I have the following scenario:
sub_1 can run immediately
sub_2 can run immediately
sub_3 can run only after sub_1 finishes
sub_4 can run only after sub_1 finishes
sub_5 can run only after sub_2 finishes
sub_6 can run only after sub_2 finishes
sub_7 can run only after both sub_1 and sub_2 finish
sub_8 can run only after both sub_1 and sub_2 finish
I would like each sub to start run as soon as possible, than wait for all of them to finish.
I would really appreciate you help in creating a clean solution for this simple scenario -- I'm new to multi-threading.
I'm not sure if it makes a difference, but those subs are all in an object.
I'd suggest a "Boss/Worker" model, wherein one thread manages the subroutines to be executed in worker threads, who in turn report their status back to the boss upon completion.
In this model the boss is the only thread that needs to know how tasks are to be ordered. It might look something like this:
use threads;
use Thread::Queue;
use Thread::Pool;
our $done_queue = Thread::Queue->new;
our $work_pool = Thread::Pool->new;
sub sub_1 {
... do the work ...
$done_queue->enqueue('sub_1'); # tell the boss we're all done
}
sub sub_2 {
... do the work ...
$done_queue->enqueue('sub_2'); # tell boss we're done
}
...
# Main loop (boss thread)
$work_pool->enqueue(\&sub_1);
$work_pool->enqueue(\&sub_2);
while (my $sub_name = $done_queue->dequeue) {
# You, the boss thread, keep track of state and
# transitions however you like. You know what's
# just finished and what's finished in the past
...
}
Of course, abstraction can make that neater -- you could hide the Pool and the Queue behind a single object, one which didn't require sub_1() to know about the status queue at all:
$boss->enqueue( 'sub_1' => \&sub_1 ); # Will return 'sub_1' via await_completed()

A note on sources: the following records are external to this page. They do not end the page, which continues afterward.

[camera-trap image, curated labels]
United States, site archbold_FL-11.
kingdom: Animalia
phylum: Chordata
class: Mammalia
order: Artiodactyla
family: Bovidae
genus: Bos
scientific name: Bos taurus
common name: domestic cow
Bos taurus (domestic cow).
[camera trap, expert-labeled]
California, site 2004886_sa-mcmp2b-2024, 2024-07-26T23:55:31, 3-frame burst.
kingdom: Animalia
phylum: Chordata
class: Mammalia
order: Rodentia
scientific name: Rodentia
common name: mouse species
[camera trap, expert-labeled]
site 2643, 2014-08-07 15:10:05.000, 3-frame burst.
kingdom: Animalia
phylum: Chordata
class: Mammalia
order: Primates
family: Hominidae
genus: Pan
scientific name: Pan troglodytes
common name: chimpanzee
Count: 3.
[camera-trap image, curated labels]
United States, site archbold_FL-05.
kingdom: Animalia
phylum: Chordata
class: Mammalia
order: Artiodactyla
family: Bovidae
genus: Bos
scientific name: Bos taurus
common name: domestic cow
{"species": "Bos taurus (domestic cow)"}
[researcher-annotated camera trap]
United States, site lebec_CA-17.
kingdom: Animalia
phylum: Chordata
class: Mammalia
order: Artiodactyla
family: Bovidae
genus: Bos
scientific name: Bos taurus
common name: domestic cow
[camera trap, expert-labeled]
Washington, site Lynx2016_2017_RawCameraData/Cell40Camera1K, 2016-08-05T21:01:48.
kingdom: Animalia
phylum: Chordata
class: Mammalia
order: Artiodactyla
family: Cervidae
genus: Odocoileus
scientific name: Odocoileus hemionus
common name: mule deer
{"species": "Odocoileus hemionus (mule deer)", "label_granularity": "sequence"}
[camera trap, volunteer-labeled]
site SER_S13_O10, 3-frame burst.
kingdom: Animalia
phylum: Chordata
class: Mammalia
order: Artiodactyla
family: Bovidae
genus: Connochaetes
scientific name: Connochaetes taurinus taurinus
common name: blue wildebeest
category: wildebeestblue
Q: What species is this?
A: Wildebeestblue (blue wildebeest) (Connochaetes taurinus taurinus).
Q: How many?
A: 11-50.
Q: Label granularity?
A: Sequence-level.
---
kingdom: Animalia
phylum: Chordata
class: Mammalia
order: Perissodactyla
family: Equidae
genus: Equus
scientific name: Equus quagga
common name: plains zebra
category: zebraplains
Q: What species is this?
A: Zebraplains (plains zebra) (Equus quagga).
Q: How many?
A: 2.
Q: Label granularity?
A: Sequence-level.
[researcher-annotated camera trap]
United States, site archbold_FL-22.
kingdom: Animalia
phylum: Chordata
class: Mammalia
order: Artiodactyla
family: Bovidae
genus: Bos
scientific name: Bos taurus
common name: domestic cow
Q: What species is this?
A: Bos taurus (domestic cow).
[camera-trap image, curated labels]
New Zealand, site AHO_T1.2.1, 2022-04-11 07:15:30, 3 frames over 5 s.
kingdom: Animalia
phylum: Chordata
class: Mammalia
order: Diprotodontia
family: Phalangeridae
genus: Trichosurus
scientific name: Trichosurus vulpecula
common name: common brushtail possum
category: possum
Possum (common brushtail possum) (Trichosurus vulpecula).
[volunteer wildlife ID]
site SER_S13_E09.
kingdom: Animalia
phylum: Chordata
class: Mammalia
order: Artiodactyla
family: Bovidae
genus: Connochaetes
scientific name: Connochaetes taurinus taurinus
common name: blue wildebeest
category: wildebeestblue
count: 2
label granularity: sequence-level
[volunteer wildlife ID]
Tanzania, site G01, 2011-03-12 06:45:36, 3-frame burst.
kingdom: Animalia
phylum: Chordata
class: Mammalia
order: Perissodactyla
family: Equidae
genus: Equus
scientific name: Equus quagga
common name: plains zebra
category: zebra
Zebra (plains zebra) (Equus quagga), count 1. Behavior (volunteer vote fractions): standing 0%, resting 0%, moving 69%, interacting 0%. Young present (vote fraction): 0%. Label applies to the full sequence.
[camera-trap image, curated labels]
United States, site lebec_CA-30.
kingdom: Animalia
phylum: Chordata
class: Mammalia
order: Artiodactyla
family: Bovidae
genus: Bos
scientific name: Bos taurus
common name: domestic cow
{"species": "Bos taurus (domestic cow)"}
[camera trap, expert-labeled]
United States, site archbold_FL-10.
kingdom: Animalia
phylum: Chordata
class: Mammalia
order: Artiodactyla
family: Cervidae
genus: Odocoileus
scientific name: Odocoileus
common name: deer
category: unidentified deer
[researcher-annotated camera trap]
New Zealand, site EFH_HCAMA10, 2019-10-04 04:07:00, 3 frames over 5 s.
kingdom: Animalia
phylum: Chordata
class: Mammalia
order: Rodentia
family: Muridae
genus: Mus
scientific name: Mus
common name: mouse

$boss->enqueue( 'sub_2' => \&sub_2 ); # Will return 'sub_1'
while (my $sub_name = $boss->await_completed) {
...
}
Here's a possible solution using threads and thread sharing. Most of the code is just mocking up the test and emulating threads that have to do "work" before they finish. In the example the main thread spawns seven threads that each have a random amount of time that they have to do "work". The threads cannot begin working until the other threads they are dependent on (set in the dependencies array) have finished. You can change the thread dependencies and run the example a few times to illustrate that it works correctly.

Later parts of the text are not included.